* **Text block**:

>>>>

In this text Haperin is questioning if there is such a thing as a history of sexuality as “sex has no history” (p. 257). He claims, like Foucault, that sexuality is a modern production. “Unlike sex, sexuality is a cultural production: it represents the appropriation of the human body and of its physiological capacities by an ideological discourse.” (p. 257). Because of this sexuality according to him, does have a history even though it might be a short one.

So we have to differentiate sex which is hard-wired into human/animal nature and the term sexuality, which does have a history as it is a way attaching meaning to classifying sexual acts and sexual behaviors.

Harperin asks: “What, in particular, do we understand by our concept of “sexuality” As it is difficult to determine what it actually is and continues with “I think we understand “sexuality” to refer to a positive distinct, and constitutie feature of the human personality, to the characterological seat within the individual of sexual acts, desires, and pleasures – the determinate source from which all sexual expression proceeds. “Sexuality” in this sense is not a purely descriptive term, a neutral representation of some objective state of affairs or a simple recognition of some familiar facts about us; rather, it is a distinctive way of constructing, organizing and interpreting those “facts,” and it performs quite a lot of conceptual work.” (p. 259)

“First of all, sexuality defines itself as a separate, sexual domain within the larger field of human psychophysical nature. Second, sexuality effects the conceptual demarcation and isolation of that domain from other areas of personal and social life that have traditionally cut across it, such as carnality, venery, libertinism, virility, passion, amorousness, eroticism, intimacy, love, affection, appetite, and desire - to name but a few of the older claimants to territories more recently staked out by sexuality. Finally, sexuality generates sexual identity: it endows each of us with an individual sexual nature, with a personal essence defined (at least in part) in specifically sexual terms; it implies that human beings are individuated at the level of their sexuality, that they differ from one another int their sexuality and, indeeds, being to different types or kinds of being by virtue of their sexuality. (p. 259)



Harperin pinpoints two themes that seem essential to the modern notion of sexuality which are not found in Ancient Greece:
“(1)The autonomy of sexuality as a separate sphere of existence (deeply implicated in other areas of life, to be sure, but distinct from them and capable of acting on them at least as much as it is acted on by them), (2)and the function of sexuality as a principle of individuation in human natures.” (p. 259)



How did the Ancient Greeks consider sex then? Firstly we have to consider the big class divide at that time. “Sex is portrayed in Athenian documents not as a mutual enterprise in which two or more persons jointly engage but as an action performed by a social superior upon a social inferior. (p. 260).

Secondly even though same sex activities did occur, one cannot speak about homosexuality, as that concept did not exist. As mentioned above it was a question of rank and status that decided who could penetrate whom.

<<<<

* **Request 1**: In the passage on the history of sexuality, give the text from "In this text" up to and including "a short one.", replacing "Foucault" with "Michel Foucault".
* **Request 2**: List every page number that the passage on the history of sexuality cites.
* **Request 3**: According to the passage on the history of sexuality, how do Athenian documents portray sex?
The material that comes next is from a separate source.

* **Recorded information**:
>>>>

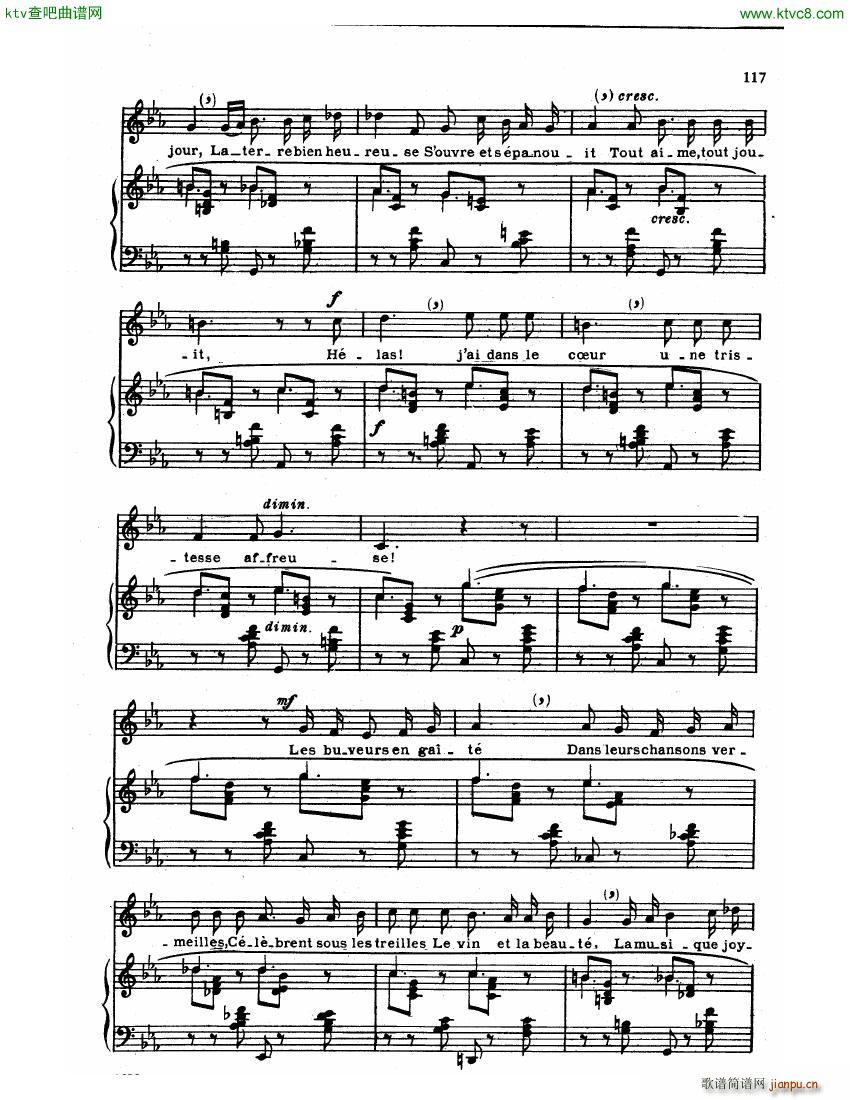 Faure 30 Songs ��(����V)8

<<<<

* **Written response 1**:
In this text Haperin is questioning if there is such a thing as a history of sexuality as “sex has no history” (p. 257). He claims, like Michel Foucault, that sexuality is a modern production. “Unlike sex, sexuality is a cultural production: it represents the appropriation of the human body and of its physiological capacities by an ideological discourse.” (p. 257). Because of this sexuality according to him, does have a history even though it might be a short one.

* **Written response 2**: 257, 259, 260

* **Written response 3**: They portray it as an action performed by a social superior upon a social inferior rather than as a mutual enterprise.